■ **Exercise data**:
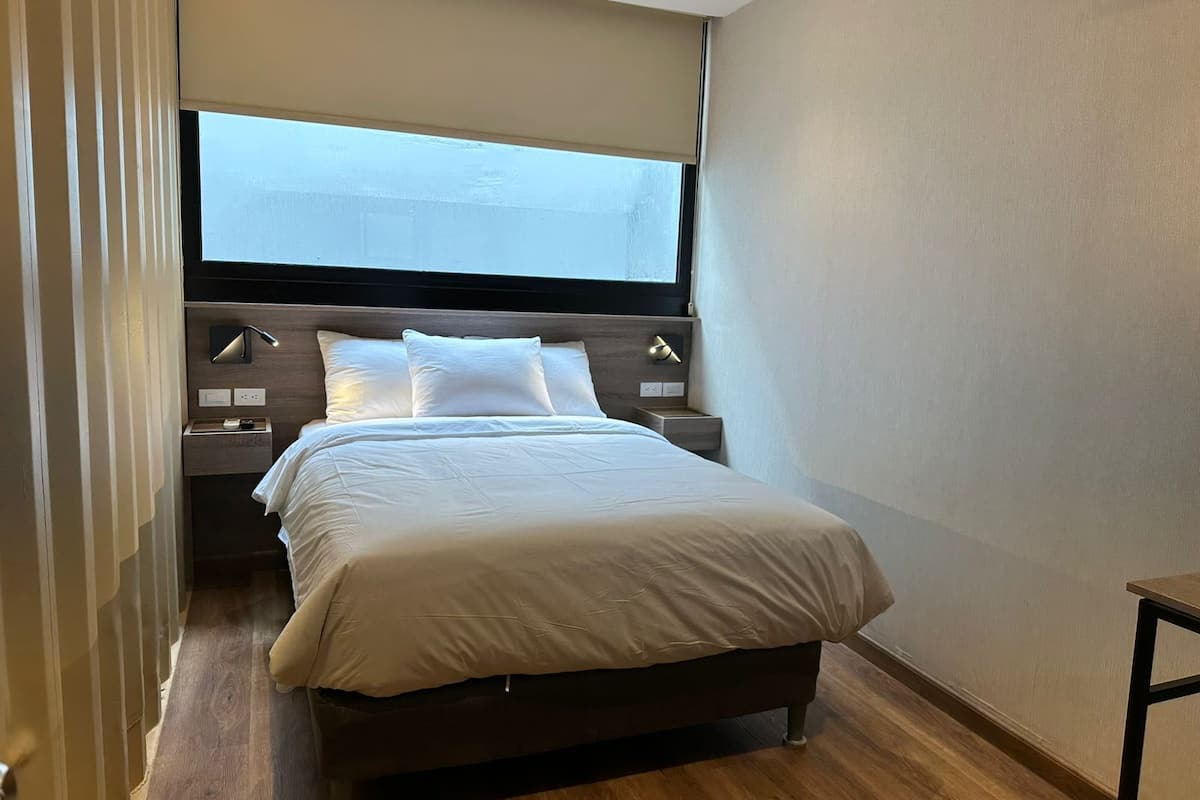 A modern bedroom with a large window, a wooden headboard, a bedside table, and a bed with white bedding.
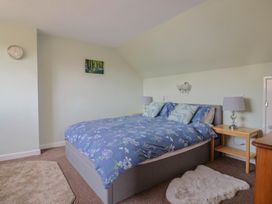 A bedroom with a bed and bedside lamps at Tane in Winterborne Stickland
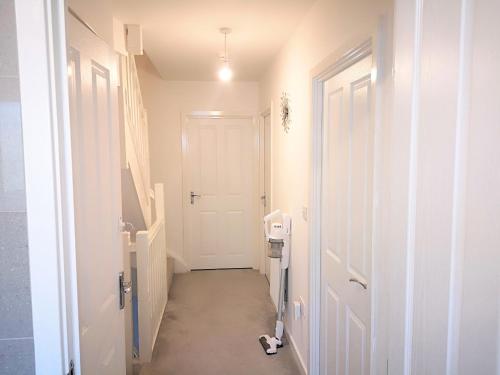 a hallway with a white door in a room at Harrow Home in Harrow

■ **Your task**:
Print the whole listing again exactly, please. No pictures.

■ **Task result**:
 A modern bedroom with a large window, a wooden headboard, a bedside table, and a bed with white bedding.
 A bedroom with a bed and bedside lamps at Tane in Winterborne Stickland
 a hallway with a white door in a room at Harrow Home in Harrow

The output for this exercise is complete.